Testing

How to write tests for Swap.Htmx applications.

Overview

Swap.Htmx applications are standard ASP.NET Core MVC apps, so you can use familiar testing tools:

  • xUnit / NUnit / MSTest — Test frameworks
  • Moq / NSubstitute — Mocking
  • Microsoft.AspNetCore.Mvc.Testing — Integration tests

Additionally, the Swap.Testing package provides helpers specifically for testing Swap responses.


Unit Testing Controllers

Since SwapController methods return IActionResult, you can test them like any MVC controller.
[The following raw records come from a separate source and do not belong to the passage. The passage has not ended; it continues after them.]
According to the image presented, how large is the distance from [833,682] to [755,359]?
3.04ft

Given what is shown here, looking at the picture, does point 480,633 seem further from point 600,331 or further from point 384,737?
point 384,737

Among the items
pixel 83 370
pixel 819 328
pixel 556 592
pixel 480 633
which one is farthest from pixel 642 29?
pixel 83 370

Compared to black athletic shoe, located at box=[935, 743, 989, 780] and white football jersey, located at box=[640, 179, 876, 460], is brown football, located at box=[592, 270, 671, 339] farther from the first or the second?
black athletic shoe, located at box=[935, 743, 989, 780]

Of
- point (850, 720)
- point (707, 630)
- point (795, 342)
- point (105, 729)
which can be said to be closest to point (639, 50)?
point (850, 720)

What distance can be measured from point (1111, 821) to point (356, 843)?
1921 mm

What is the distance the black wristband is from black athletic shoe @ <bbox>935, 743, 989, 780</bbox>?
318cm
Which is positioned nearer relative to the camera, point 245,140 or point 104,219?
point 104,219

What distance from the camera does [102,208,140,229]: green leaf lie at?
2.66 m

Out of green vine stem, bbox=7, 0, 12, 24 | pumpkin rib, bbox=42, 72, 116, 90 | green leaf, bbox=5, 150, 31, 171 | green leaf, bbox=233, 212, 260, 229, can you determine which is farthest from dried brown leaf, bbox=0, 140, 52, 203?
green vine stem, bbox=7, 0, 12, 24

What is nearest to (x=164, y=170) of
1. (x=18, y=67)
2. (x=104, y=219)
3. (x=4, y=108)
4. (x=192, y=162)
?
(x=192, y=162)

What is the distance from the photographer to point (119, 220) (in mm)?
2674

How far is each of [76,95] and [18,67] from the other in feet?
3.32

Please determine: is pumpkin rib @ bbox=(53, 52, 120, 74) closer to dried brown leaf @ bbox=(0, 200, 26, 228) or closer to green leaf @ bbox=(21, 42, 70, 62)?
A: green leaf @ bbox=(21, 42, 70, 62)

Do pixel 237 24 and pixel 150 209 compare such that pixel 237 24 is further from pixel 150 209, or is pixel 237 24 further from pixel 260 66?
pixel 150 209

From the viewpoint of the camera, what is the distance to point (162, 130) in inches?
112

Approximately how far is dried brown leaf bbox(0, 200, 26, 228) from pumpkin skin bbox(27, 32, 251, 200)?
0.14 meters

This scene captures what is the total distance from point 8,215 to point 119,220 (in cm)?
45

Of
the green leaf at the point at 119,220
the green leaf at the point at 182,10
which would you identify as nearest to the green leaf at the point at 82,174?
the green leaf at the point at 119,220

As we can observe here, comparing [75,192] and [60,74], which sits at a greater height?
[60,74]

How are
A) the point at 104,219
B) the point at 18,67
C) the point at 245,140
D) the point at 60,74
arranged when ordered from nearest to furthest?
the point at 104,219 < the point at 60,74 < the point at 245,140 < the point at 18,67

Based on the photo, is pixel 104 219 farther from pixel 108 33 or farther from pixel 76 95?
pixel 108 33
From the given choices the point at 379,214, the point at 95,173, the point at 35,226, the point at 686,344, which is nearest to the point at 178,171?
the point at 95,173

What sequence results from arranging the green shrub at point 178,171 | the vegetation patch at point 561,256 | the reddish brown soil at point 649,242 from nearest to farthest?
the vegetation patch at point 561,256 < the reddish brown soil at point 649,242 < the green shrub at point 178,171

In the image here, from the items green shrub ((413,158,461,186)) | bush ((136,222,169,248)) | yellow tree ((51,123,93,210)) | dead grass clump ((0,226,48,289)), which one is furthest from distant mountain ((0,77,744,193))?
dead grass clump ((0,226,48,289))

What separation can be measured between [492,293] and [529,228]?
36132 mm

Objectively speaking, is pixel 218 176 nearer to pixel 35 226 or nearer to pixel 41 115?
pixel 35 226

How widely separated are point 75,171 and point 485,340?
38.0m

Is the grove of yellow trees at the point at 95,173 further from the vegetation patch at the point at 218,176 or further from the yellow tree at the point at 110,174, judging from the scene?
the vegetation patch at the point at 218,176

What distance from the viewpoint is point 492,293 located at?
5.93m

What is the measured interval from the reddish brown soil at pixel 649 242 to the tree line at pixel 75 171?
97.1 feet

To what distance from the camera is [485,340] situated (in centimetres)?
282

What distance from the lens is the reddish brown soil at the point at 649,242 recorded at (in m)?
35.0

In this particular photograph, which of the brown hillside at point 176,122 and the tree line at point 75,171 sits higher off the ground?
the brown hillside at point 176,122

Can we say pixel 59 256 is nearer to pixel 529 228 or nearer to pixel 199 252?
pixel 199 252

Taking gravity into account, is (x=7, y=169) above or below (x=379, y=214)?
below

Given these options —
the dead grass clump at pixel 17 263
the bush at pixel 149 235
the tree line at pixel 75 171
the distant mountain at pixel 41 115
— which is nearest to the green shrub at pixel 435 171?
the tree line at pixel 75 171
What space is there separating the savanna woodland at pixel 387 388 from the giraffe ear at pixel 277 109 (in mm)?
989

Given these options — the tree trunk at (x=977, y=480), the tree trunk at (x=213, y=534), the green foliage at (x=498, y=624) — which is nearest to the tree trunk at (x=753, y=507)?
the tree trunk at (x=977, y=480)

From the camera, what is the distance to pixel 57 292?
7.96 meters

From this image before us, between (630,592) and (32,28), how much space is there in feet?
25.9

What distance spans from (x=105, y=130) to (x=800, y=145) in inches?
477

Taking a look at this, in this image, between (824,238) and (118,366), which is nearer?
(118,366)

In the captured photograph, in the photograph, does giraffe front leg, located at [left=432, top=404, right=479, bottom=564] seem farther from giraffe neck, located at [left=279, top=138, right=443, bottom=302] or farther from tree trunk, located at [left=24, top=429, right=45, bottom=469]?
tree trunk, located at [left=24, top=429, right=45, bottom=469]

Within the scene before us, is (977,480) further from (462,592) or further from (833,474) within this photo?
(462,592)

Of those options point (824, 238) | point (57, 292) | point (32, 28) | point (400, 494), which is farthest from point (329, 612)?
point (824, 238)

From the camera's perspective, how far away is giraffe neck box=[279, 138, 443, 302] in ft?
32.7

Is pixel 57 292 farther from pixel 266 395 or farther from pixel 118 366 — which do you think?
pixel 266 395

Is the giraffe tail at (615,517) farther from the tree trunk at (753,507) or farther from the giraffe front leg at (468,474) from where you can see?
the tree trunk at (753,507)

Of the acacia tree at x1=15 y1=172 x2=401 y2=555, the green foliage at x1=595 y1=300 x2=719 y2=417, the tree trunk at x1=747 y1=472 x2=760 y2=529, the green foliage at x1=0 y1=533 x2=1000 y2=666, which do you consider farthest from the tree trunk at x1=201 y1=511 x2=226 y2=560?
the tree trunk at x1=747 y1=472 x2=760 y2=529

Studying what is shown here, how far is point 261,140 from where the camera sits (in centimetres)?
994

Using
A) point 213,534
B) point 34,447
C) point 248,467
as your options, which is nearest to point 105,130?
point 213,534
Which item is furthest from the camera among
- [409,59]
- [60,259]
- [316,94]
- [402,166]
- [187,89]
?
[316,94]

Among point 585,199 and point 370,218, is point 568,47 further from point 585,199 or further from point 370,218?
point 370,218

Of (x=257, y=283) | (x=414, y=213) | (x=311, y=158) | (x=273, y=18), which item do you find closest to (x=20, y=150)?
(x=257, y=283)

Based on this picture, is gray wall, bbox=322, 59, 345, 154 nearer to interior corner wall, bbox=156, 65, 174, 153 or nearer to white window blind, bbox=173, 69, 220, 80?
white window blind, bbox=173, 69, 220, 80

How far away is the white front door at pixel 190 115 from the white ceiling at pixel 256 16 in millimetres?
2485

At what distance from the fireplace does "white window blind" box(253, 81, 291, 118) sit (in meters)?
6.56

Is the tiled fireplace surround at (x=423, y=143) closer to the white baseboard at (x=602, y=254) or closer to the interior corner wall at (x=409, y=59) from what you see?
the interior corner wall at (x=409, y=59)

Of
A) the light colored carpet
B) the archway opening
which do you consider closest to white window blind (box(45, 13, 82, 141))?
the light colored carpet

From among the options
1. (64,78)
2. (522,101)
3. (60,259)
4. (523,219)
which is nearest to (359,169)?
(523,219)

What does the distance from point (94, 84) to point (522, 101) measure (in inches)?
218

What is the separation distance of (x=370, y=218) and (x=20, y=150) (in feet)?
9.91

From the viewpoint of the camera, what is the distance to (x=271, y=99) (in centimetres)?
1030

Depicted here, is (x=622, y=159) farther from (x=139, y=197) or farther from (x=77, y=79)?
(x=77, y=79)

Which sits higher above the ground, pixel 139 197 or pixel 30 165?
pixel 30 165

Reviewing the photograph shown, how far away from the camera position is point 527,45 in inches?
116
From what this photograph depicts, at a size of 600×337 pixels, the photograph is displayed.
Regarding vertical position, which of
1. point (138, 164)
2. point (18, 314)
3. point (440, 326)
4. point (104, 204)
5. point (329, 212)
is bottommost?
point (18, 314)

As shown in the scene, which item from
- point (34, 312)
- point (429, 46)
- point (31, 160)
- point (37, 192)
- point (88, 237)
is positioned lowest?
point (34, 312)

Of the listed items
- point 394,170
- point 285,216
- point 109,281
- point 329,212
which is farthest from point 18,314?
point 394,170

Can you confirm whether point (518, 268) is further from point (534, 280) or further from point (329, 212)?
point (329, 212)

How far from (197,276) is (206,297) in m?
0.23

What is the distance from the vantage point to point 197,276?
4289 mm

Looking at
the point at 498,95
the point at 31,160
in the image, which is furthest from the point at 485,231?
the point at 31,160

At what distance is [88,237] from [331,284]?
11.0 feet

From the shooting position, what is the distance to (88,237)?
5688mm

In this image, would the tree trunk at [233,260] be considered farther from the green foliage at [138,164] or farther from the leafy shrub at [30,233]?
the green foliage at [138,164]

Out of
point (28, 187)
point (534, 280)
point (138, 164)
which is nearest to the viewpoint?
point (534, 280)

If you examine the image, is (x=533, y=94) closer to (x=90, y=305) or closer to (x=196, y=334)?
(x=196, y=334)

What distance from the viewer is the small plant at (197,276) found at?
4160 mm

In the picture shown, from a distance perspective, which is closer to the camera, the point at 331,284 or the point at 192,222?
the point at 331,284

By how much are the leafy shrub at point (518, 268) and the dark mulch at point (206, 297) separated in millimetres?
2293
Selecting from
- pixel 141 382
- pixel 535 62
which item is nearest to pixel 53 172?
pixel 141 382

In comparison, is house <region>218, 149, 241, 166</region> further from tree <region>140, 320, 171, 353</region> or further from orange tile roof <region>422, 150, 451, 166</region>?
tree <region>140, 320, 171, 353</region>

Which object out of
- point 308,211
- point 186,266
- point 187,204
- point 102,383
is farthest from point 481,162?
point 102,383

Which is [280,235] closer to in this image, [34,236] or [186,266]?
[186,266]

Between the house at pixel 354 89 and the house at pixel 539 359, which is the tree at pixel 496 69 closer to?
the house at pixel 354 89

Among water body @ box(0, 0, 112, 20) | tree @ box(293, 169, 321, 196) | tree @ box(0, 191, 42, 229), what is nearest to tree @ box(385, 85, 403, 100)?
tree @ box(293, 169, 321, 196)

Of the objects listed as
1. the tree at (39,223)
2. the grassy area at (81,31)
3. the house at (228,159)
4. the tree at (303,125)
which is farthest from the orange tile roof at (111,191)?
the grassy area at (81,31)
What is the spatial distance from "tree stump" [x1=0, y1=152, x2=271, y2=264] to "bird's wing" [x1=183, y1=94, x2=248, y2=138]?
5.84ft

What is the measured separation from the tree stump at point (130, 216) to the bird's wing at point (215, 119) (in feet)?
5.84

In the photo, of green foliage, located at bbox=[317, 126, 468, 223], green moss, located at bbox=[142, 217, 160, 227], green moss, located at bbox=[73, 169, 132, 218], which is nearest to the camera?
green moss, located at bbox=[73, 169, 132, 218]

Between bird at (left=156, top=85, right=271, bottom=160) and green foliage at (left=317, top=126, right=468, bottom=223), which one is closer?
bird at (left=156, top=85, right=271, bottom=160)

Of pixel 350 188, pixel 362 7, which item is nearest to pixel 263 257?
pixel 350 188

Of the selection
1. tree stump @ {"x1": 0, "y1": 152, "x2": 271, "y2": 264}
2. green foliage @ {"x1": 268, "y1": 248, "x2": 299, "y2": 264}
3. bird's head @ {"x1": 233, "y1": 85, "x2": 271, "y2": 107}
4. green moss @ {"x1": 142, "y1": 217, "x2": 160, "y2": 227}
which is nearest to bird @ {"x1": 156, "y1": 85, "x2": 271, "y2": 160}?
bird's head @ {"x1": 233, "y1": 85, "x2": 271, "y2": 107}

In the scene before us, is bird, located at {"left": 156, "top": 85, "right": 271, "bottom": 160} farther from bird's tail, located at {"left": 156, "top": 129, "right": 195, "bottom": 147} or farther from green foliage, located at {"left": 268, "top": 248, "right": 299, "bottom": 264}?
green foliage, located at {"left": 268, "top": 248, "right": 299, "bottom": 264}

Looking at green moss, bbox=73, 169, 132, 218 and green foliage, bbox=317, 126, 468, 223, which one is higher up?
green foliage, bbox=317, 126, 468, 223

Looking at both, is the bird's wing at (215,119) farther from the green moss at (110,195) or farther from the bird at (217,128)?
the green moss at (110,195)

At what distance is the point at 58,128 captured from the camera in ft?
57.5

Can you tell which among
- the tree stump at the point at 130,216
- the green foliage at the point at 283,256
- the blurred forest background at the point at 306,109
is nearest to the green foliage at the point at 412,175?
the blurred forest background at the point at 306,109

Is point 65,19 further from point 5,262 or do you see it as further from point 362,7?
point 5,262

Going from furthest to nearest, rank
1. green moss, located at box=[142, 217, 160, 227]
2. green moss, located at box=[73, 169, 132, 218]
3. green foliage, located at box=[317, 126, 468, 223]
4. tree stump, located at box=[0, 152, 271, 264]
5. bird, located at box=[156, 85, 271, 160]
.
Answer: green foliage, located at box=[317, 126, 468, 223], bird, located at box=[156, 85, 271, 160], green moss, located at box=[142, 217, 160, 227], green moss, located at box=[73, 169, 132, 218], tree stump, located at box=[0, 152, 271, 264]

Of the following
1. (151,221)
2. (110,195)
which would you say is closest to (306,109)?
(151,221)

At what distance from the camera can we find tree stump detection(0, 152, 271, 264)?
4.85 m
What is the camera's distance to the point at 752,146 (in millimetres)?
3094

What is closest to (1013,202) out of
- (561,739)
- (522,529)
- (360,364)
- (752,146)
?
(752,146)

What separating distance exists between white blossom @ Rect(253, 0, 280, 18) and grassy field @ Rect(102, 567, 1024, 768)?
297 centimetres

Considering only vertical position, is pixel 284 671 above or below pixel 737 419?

public class TodosControllerTests
{
    [Fact]
    public void Index_ReturnsViewResult()
    {
        // Arrange
        var controller = new TodosController();
        
        // Act
        var result = controller.Index();
        
        // Assert
        var viewResult = Assert.IsType<ViewResult>(result);
        Assert.NotNull(viewResult.Model);
    }
}

Testing SwapResponse

When testing actions that return SwapResponse, you can inspect the response builder:

[Fact]
public void Add_ReturnsSwapResponseWithToast()
{
    // Arrange
    var controller = new TodosController();
    
    // Act
    var result = controller.Add("New Task");
    
    // Assert
    var swapResult = Assert.IsType<SwapActionResult>(result);
    // Check that toast was added, targets were set, etc.
}

Integration Testing

Use WebApplicationFactory for full request/response testing.

public class TodosIntegrationTests : IClassFixture<WebApplicationFactory<Program>>
{
    private readonly HttpClient _client;

    public TodosIntegrationTests(WebApplicationFactory<Program> factory)
    {
        _client = factory.CreateClient();
    }

    [Fact]
    public async Task Index_ReturnsSuccessAndCorrectContentType()
    {
        // Act
        var response = await _client.GetAsync("/todos");

        // Assert
        response.EnsureSuccessStatusCode();
        Assert.Equal("text/html; charset=utf-8", 
            response.Content.Headers.ContentType?.ToString());
    }

    [Fact]
    public async Task Index_WithHxRequest_ReturnsPartial()
    {
        // Arrange - Simulate HTMX request
        var request = new HttpRequestMessage(HttpMethod.Get, "/todos");
        request.Headers.Add("HX-Request", "true");

        // Act
        var response = await _client.SendAsync(request);

        // Assert
        response.EnsureSuccessStatusCode();
        var content = await response.Content.ReadAsStringAsync();
        
        // Partial should NOT contain <html> or <body> tags
        Assert.DoesNotContain("<html", content);
        Assert.DoesNotContain("<body", content);
    }
}

Testing Event Handlers

SwapHandler classes can be tested in isolation by invoking HandleAsync directly.

public class StatsHandlerTests
{
    [Fact]
    public async Task HandleAsync_UpdatesStatsElement()
    {
        // Arrange
        var handler = new StatsHandler(Mock.Of<IStatsService>());
        var builder = new SwapResponseBuilder();
        var evt = new TaskCompletedEvent(1);

        // Act
        await handler.HandleAsync(evt, builder, CancellationToken.None);

        // Assert
        // Verify builder contains expected AlsoUpdate call
        // (Implementation depends on SwapResponseBuilder inspection API)
    }
}

Best Practices

  1. Test behavior, not implementation — Focus on what the user sees (correct HTML returned), not internal method calls.

  2. Use integration tests for HTMX flows — Since Swap.Htmx relies on HTTP headers (HX-Request), integration tests catch issues that unit tests miss.

  3. Mock external services — Inject mock repositories/services into controllers to isolate logic.

  4. Test both browser and HTMX paths — Remember that SwapView behaves differently based on request type. Test both.